I pull back and take her by the shoulders, still searching for some sign this isn’t real, that she’s just a hallucination my brain created to keep me from slipping into total despondency.
The longer I look, though, the initial rush of seeing her fades away.
“You can’t be here.”
I glance around Savvie, back to the front door, which is still open wide. Quickly crossing the room to close it, I secure the locks before turning to face her with my heart in my throat.
“How did you get on-world? And did anyone follow you here? You know the landlord doesn’t give two shits about keeping this building secured against—”
“Whoa.” Savvie rests her hands on my shoulders. “I wouldn’t have come here if I thought I was going to be offed, or if I thought it was going to put you in any danger.”
“Then what—”
“I’ve been cleared of any wrongdoing in Xelan’s death.
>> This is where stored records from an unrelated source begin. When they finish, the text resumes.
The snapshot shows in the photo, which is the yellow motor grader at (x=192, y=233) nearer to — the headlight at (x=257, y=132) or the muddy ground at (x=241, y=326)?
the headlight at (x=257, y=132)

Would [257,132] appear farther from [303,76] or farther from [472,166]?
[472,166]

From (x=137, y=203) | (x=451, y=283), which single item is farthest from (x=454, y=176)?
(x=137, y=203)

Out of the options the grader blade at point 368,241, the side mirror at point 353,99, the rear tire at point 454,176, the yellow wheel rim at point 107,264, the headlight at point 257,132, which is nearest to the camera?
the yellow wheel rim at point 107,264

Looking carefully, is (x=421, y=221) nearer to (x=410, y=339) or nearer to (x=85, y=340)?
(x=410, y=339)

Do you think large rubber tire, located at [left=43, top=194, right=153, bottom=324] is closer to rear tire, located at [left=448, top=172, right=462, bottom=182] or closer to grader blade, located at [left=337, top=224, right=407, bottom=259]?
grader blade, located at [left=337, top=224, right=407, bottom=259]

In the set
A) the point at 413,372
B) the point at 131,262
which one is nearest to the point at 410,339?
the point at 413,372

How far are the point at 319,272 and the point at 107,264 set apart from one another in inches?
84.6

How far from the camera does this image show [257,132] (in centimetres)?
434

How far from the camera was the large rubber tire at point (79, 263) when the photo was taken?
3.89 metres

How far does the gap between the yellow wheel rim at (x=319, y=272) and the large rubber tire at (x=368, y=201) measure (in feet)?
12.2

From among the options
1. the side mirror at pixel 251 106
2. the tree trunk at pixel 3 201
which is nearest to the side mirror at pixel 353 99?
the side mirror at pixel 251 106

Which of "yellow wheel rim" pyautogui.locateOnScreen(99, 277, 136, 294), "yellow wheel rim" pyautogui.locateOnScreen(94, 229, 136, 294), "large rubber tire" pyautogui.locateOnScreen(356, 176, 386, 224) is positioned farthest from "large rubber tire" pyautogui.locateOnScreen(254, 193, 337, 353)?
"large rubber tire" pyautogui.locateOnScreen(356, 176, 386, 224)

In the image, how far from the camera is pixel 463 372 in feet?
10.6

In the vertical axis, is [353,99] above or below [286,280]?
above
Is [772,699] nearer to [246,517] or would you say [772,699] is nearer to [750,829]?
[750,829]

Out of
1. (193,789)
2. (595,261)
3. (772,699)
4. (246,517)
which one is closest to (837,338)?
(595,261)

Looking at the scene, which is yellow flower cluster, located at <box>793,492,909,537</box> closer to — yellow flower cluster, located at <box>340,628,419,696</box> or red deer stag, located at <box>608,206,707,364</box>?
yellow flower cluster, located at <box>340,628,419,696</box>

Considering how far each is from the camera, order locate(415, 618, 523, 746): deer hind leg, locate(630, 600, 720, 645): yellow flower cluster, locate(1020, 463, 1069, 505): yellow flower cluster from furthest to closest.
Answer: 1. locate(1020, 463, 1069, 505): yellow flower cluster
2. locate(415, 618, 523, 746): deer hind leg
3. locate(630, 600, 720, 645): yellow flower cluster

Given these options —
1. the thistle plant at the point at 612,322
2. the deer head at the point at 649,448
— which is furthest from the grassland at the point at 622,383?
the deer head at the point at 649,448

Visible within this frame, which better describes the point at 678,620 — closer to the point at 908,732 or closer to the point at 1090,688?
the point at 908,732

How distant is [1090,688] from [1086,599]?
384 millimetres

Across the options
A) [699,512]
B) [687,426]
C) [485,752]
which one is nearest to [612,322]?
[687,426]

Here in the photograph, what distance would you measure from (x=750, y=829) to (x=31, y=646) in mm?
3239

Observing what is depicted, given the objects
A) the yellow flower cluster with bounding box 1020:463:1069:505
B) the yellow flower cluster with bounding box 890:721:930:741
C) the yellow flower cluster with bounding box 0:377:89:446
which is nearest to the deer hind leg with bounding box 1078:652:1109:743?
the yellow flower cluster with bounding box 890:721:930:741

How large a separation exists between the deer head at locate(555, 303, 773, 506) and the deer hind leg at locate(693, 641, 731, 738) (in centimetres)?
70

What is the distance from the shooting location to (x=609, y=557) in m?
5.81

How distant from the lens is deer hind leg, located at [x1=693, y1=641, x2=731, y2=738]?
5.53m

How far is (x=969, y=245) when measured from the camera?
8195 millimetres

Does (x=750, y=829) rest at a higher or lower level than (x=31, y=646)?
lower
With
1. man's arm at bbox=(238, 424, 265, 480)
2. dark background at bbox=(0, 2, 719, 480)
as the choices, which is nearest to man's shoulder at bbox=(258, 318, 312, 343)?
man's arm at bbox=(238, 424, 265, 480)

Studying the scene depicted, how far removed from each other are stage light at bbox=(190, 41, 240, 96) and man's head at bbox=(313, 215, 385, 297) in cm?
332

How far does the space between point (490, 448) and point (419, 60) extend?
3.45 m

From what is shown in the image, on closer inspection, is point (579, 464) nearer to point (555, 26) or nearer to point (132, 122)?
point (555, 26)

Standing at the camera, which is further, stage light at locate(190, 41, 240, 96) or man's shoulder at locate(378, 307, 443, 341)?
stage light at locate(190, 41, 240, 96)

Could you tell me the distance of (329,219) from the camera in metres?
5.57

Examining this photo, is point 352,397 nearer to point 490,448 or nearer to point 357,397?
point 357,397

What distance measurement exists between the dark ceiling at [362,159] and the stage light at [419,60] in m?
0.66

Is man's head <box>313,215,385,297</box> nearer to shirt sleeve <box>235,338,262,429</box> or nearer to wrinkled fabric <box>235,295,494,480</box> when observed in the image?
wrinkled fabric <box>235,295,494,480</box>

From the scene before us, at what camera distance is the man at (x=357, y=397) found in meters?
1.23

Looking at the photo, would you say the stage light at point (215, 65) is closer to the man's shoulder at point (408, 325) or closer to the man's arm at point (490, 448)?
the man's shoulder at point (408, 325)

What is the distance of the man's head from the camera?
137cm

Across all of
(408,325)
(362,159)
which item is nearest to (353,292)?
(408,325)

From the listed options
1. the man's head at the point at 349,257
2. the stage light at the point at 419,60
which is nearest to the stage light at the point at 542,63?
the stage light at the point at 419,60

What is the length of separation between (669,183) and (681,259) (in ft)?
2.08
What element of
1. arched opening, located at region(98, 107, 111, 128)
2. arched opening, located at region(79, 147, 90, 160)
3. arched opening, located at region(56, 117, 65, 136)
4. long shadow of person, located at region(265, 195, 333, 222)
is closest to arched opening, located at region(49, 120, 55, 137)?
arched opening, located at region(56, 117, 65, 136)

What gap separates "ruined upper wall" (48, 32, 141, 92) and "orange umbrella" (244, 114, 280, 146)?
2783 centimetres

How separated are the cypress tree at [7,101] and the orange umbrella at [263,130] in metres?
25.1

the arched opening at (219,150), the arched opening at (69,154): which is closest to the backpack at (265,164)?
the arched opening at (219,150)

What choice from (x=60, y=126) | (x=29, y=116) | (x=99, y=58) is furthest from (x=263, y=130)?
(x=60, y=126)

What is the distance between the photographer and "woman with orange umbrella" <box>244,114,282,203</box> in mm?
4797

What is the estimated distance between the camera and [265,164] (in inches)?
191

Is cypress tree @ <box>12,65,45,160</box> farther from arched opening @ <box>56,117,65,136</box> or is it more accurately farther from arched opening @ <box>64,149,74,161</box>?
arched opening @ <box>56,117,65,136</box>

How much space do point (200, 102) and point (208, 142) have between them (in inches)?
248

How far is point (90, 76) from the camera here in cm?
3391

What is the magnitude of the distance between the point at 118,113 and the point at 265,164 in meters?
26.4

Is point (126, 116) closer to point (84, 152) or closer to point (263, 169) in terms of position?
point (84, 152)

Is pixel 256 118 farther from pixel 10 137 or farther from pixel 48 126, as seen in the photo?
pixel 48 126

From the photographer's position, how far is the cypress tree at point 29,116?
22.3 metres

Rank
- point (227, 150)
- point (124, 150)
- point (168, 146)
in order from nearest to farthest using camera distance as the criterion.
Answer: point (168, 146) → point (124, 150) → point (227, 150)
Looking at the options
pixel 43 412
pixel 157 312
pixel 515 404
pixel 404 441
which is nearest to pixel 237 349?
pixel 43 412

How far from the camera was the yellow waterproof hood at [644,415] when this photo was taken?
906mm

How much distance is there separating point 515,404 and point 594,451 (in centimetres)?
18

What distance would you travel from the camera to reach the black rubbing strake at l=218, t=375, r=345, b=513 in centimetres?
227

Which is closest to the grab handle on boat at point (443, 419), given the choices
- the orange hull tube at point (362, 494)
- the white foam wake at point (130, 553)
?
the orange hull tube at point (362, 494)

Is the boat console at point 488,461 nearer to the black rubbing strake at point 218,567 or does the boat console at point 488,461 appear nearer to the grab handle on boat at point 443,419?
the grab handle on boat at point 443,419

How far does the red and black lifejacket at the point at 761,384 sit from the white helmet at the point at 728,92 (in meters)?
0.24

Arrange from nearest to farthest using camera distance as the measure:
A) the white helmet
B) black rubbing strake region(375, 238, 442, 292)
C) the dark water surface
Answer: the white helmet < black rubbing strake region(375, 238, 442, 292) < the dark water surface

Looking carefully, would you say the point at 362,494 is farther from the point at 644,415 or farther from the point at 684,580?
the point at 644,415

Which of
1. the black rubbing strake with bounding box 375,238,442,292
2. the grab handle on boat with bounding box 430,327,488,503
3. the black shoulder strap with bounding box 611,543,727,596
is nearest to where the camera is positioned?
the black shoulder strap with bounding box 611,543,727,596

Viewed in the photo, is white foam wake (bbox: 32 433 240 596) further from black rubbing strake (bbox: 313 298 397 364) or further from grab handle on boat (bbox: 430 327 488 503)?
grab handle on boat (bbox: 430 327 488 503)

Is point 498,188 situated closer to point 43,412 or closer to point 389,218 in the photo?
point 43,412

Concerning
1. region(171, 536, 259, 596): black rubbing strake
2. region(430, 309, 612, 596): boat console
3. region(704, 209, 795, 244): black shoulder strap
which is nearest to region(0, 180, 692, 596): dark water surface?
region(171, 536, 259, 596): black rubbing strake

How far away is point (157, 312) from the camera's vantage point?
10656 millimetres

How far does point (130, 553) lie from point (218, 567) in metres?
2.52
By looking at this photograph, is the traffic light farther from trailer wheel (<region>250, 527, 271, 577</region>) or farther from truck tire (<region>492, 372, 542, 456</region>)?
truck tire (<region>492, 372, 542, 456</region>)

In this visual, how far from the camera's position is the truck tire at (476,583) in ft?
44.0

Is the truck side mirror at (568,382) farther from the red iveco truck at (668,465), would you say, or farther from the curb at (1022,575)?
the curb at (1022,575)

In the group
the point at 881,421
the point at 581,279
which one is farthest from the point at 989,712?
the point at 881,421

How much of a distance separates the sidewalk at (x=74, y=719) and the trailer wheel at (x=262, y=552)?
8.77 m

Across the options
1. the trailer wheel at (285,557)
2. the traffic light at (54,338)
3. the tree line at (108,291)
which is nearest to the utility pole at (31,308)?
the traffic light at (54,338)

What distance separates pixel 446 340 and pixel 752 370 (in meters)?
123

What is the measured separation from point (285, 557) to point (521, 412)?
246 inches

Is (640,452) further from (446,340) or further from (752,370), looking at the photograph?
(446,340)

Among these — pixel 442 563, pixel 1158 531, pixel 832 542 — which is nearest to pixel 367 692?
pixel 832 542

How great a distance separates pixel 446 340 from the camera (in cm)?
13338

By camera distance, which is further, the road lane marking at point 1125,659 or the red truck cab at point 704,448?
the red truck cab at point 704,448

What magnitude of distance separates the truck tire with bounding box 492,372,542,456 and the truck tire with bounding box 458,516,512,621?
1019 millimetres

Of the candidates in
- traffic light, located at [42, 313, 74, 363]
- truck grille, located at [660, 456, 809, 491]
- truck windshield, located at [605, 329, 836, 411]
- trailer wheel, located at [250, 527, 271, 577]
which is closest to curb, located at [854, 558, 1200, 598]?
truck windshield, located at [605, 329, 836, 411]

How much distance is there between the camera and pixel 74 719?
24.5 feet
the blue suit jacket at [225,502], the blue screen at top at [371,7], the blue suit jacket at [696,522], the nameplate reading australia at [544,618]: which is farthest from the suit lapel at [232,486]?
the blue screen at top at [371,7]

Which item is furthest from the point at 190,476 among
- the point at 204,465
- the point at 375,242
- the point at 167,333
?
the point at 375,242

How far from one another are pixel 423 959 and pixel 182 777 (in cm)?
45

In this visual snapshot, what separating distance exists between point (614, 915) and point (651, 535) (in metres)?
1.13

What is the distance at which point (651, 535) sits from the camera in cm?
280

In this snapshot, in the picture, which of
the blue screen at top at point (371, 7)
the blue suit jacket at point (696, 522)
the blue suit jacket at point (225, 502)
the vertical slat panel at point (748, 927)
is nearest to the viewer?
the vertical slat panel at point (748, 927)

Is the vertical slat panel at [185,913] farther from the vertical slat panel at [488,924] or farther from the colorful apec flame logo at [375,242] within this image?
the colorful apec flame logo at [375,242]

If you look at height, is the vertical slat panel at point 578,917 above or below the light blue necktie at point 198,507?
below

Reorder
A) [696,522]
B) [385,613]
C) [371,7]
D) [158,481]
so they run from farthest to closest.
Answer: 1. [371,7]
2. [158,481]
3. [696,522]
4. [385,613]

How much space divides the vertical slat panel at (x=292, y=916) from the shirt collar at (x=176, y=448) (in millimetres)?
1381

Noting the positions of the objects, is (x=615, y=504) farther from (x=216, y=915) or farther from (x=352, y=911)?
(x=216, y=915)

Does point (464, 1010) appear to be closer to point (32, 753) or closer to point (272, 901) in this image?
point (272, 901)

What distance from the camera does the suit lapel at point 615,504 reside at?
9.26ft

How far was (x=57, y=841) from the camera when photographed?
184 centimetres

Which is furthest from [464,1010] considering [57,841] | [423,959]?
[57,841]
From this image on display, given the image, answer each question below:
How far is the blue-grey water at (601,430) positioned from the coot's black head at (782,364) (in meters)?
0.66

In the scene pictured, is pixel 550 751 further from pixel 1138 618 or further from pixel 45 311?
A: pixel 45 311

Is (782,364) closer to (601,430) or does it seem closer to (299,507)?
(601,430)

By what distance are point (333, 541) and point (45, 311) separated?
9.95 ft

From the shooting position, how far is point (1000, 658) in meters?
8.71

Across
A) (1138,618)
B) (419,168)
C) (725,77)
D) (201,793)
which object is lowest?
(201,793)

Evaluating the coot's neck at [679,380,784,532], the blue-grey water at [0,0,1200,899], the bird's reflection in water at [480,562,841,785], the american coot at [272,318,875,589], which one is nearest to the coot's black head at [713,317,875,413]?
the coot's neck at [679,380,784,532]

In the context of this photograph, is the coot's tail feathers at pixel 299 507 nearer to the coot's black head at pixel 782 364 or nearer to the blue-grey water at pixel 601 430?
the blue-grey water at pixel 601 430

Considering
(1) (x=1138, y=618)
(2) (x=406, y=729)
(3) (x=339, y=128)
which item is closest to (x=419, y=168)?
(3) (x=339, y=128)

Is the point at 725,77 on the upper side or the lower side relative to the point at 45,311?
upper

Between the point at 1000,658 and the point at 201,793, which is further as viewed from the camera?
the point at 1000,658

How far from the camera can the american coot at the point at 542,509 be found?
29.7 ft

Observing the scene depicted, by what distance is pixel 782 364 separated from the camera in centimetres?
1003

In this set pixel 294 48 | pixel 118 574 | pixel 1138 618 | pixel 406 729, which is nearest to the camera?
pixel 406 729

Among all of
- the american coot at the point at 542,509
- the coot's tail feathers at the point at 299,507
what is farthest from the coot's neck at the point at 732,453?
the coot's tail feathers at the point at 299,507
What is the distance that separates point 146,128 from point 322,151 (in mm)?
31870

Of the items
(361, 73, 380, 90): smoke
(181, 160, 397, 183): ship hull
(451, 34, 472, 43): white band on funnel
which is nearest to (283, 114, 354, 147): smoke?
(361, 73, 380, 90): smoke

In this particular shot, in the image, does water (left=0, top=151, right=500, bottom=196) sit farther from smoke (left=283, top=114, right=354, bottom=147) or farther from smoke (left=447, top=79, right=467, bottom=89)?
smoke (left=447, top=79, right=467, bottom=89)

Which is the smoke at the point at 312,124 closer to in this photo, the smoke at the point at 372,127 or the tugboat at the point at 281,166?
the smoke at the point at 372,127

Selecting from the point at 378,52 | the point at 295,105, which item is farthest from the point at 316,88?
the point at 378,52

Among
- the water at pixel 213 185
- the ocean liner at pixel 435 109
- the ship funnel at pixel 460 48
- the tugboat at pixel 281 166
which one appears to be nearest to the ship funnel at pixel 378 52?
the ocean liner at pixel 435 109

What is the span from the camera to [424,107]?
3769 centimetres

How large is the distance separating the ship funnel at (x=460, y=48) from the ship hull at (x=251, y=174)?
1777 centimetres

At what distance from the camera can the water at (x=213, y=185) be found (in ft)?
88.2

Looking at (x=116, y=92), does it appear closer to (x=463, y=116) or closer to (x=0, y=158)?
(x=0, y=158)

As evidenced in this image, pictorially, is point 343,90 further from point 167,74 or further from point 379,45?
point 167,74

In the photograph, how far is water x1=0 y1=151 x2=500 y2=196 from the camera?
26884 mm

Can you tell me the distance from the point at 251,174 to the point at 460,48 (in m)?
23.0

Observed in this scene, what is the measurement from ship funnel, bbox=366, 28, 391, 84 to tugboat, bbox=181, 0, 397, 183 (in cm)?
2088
And what’s left of his crew’s been busted.”
“What?”
I can’t have heard her right. There’s never any justice on Severin. At least not unless it’s secured at the business end of a blaster.
“All of them. Every single one. And I’m off free and clear. They even threw in a residency permit for Eritin.”
“Savvie, I… there’s no way this can be…how?”
Savvie smiles. “You’ll have to ask Zandrel about that.”
Beneath my feet, the world tilts. Constellations rearrange themselves in the sky, and something shifts in the fabric of my universe. “What?”
“Zandrel,” Savvie repeats. “The Aux guy you were with on Eritin. He must have pulled some strings or something, because the message I got said the case was cleared after an Aux investigation. They’re cleaning house here on Severin, breaking up some of the criminal rings and cracking down on illegal trade. You haven’t heard about it?”
I’ve heard rumblings of raids happening in the seedier corners of the port colony over the past couple months, arrests being made, but between preparing for the move and being lost in my own personal cavern of grief, I hadn’t paid it much mind.
I shake my head slowly. “No. I… I’ve been a little distracted.”
Savvie’s face softens in understanding. “Yeah, I bet. But Zandrel, he had something to do with it. I’m not exactly sure what, and I’m honestly not all that interested in questioning a good thing, but the notice I got had a post-script from him with port clearance documentation to come here and see you.”
That topsy-turvy, world-bending lurch still hasn’t gone away, and I wobble a couple of steps to sit in one of the rickety chairs at the table.
Zan.
Zan did this.
Somehow, he brought Savvie back to me.
Unable to fully comprehend it, I collapse into myself. Elbows on the table, head resting in my hands, I drag in a deep breath.
“Ros,” Savvie breathes. “What the hell is that?”
I glance over my shoulder to find her eyes wide as she stares at the scars and ink on full display in the tanktop I’m wearing.
For a moment, the old instinct to hide claws its way to the surface.
Hide where exactly, I don’t know, but I angle my body away from her and run a hand over my shoulder.
But beneath my fingers, the familiar topography of my injury reminds me there’s nothing to hide from.
There’s never been anything to hide from.
What happened happened, and pretending it didn’t won’t fix a damn thing for me or Savvie.